Easter, in the tradition of my church, goes 40 days, and each day is a day for celebration. I wish everyone the spirit of that celebration in their lives, and pray for this broken world that needs that spirit so urgently.

300 ways to kill somebody

300movieOne of my fans (actually, my youngest brother) wrote to remind me that 300, like Pan's Labyrinth, would soon be gone and he and all of BwP's readers would be deprived of my opinion on it. "NPR isn't even that late," he scolded. "This is in your wheelhouse."

Well, of course it is. And so I saw it today, though I still kind of wish I hadn't.

300, a dramatic take on the stand of the Spartans against the Persian Empire at Thermopylae (the "Hot Gates") in 480 BC,  is a movie that makes folk like me wonder if time has passed them by. When it first came out my students crowed about it and told me I should go. "Isn't it violent?" I asked. "Yes, but it's like a comic book," they said. "It's so awesome. You should go."

The first reel is rather attractive in its sepia tones and Gladiator-style wheatfields, but then the fighting starts.

## TO BE DONE
1. Answer these about the movie review:
(a) How many days does Easter last in the writer's church tradition?
(b) Which family member wrote to remind the writer about 300?
(c) In what year does the review place the Spartans' stand at Thermopylae?
2. Can you give everything in the movie review from "300 ways to" down to "wish I hadn't." again, substituting "The Departed" for "Pan's Labyrinth"?
3. Could you resume the review of the movie 300 from its last sentence, keeping the same voice?
The items below this note were taken from a different source than the movie review.

## RAW RECORDS
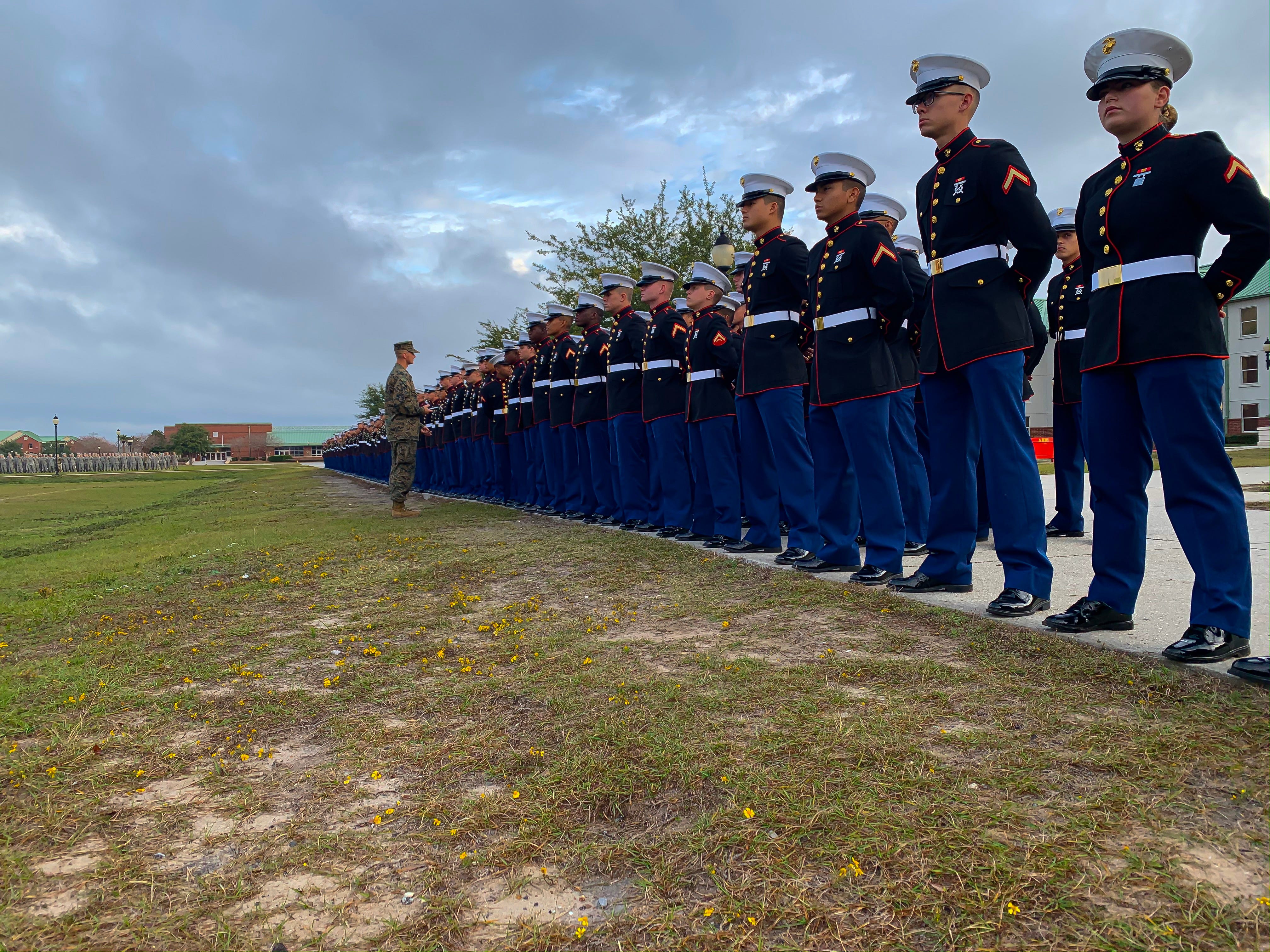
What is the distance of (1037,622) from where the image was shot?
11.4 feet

==

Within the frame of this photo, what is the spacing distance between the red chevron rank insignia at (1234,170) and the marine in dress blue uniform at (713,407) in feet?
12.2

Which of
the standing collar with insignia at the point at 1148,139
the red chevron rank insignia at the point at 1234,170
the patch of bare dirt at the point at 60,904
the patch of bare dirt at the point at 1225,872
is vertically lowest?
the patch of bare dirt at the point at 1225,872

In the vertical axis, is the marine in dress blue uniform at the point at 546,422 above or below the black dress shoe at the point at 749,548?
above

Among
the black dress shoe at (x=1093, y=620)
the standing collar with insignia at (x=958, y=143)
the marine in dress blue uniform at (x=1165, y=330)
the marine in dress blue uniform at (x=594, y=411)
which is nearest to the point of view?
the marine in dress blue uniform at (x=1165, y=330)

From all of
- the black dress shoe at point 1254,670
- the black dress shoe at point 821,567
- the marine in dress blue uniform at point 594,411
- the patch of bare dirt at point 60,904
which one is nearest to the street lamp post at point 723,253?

---

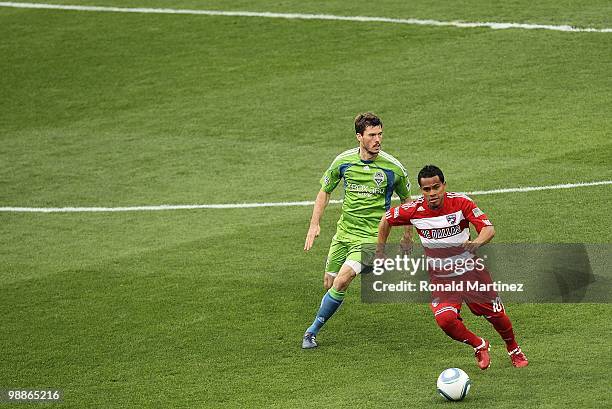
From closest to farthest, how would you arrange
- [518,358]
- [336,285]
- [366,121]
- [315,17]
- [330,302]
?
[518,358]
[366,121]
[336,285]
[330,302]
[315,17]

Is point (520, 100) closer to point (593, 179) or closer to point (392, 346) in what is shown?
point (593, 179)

## RESPONSE LIST
1.
(a) 40 days
(b) The writer's youngest brother
(c) 480 BC

2.
300 ways to kill somebody

300movieOne of my fans (actually, my youngest brother) wrote to remind me that 300, like The Departed, would soon be gone and he and all of BwP's readers would be deprived of my opinion on it. "NPR isn't even that late," he scolded. "This is in your wheelhouse."

Well, of course it is. And so I saw it today, though I still kind of wish I hadn't.

3.
It is violent. It is like a comic book (It should be-- it started out as a graphic novel by Batman author Frank Miller). There's this thing they do in the movie-- they spatter rust-red pixelated globs all over the screen when folks are fighting, to indicate that someone's gotten hurt. This is in addition to the beheadings and the dismemberments and the stabbings, which proliferate as the movie goes on, in direct proportion to the moviegoer's increasing level of emotional numbness.

Also, the movie specializes in the beautification of mass corpse montages, none more lovely than the Saint Sebastian-like final overhead shot of King Leonidas (Gerard Butler) and his men pincushioned by the Persian arrows that first blotted out the sun and then blotted out the Spartans' lives.

Yech.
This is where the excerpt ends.